Энджи свернула налево, в Лонсдейл, невольно думая о своих приемных родителях. Она с Мириам и Джозефом Паллорино жили тут, в Норд-Шор, до окончания процедуры удочерения. Отец рассказал, что социальный работник и детский психолог наведывались по нескольку раз в неделю, а речевой терапевт заново учила Энджи говорить и занималась с ней английским. К тому времени взрослые начали подозревать – либо малютка росла в иной языковой среде, либо до нее никому не было дела.
«Утекай, утекай! Вскакуй до шродка, шибко! Шеди тихо!»
Энджи откуда-то знала смысл застрявших в памяти слов: «Беги, беги! Забирайся сюда, внутрь!»
Теперь она не сомневалась, что в детстве понимала по-польски и что голос, в панике заклинавший ее сидеть тихо, принадлежал матери или женщине, заботившейся о ней как мать.
Дорога пошла в гору. После поворота Энджи сбросила скорость и сверила адрес на столбе, отмечавшем начало крутой аллеи. Да, вдова Арнольда Войта живет здесь. Энджи подъехала к большому бревенчатому дому, выкрашенному бледно-серой краской, и остановилась у гаража.
Охваченная волнением и ожиданием, она глядела на дом. Сейчас она лично встретится с женой полицейского, который занимался поисками ее родных три десятилетия назад.
Глава 5
– Входите, пожалуйста, я Шэрон Фаррадей, мама вас ждет! – Дверь открыла хрупкая брюнетка с небрежным понитейлом, который, однако, украшал обладательницу: выбивающиеся вьющиеся пряди красиво обрамляли лицо. – Проходите к ней сюда.
Сняв ботинки и пальто, Энджи прошла за Шэрон Фаррадей в гостиную с деревянным полом, сводчатым потолком и стеклянной стеной, за которой открывался вид на раскинувшийся внизу город и залив Беррард. Верхушки небоскребов торчали из плотной тучи, опустившейся на Ванкувер. На полу среди разбросанных игрушек сидела очаровательная шалунья лет трех в штанишках с помочами и фланелевой рубашке. Светло-рыжие волосики были заплетены в косички.

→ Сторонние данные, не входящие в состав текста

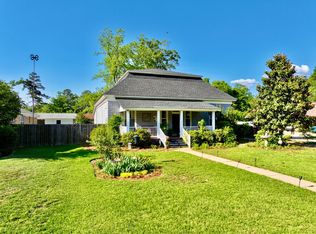 426 W Clinton St, Jackson, AL 36545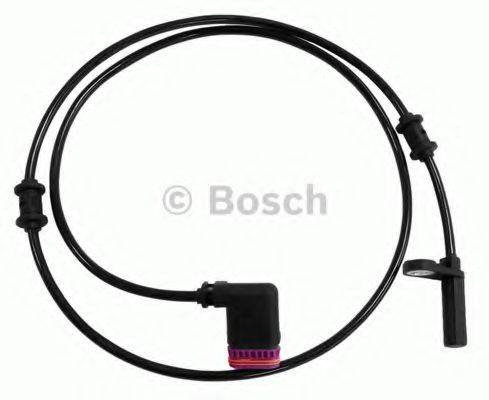 BOSCH 0986594542 Датчик, частота обертання колеса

– Привет, – произнесла девочка, с интересом уставясь на Энджи круглыми голубыми глазками.
– Кайли, это Энджи Паллорино, – сказала Шэрон. – Она пришла в гости к бабушке.

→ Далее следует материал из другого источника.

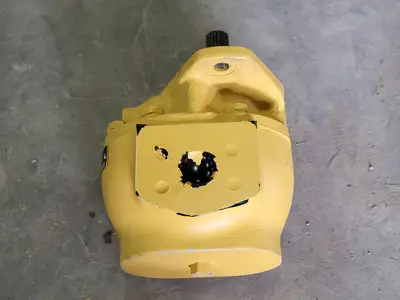 USED CATERPILLAR 3G-9891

– А у меня динозавр, смотри! – Кайли протянула Энджи пластмассовую игрушку. – Он бронтозавр!
– Ясно, – Энджи нагнулась и оглядела игрушку.
– Мне на Рождество подарили. А тебе что подарили?
Энджи улыбнулась, вспомнив, как в сочельник занималась любовью с Мэддоксом на его яхте. Бушевал шквал, по палубе лупил дождь…
– Ну, динозавра мне точно не подарили.
– Жадины! – расплылась в улыбке Кайли, сморщив веснушчатый носик.
– Да уж, – выпрямившись, Энджи загляделась на фотографии на каминной полке. Счастливая семья – мама, папа и дочка, а в соседней рамке – пожилой человек с буйной седой шевелюрой, с удочкой в руке, обнимающий за талию худенькую женщину с серебристыми волосами и искренней улыбкой.
Энджи кивнула на фотографию:
– Ваши родители?
– Да, – ответила Шэрон. – Великий детектив и его домохозяйка-жена.
Энджи невольно взглянула на Шэрон, удивившись прорвавшейся в голосе обиде.
Хозяйка смущенно повела плечом:
– Я не хотела быть резкой, но знаете, когда человек работает в отделе тяжких преступлений… Этого не объяснить. Я практически не видела отца, пока три года назад он не вышел на пенсию, а у меня уже своя семья, я давно выросла. А на пенсии он прожил всего полтора года… – голос Шэрон дрогнул, глаза потемнели: – Вот так ждешь, ждешь заслуженного отдыха, мечтая насладиться жизнью и общением с детьми, а тут раз – и все, песня кончилась…
– Хочешь поиграть? – перебила Кайли. – Я тебе тираннозавра дам!
Энджи некоторое время смотрела в глаза Шэрон, потом перевела взгляд на Кайли. В этом возрасте окровавленную Энджи затолкали в бэби-бокс. В галлюцинациях ее преследует похожая малышка в розовом платье… По спине побежали мурашки, и Энджи Паллорино стряхнула с себя оцепенение:
– Сейчас не могу, Кайли, меня твоя бабушка ждет.
Шэрон указала на лестницу:
– К маме туда. – Понизив голос, она добавила: – Память у нее уже не та, что раньше, она иногда заговаривается и очень расстраивается, если не помнит. Вы уж с ней помягче.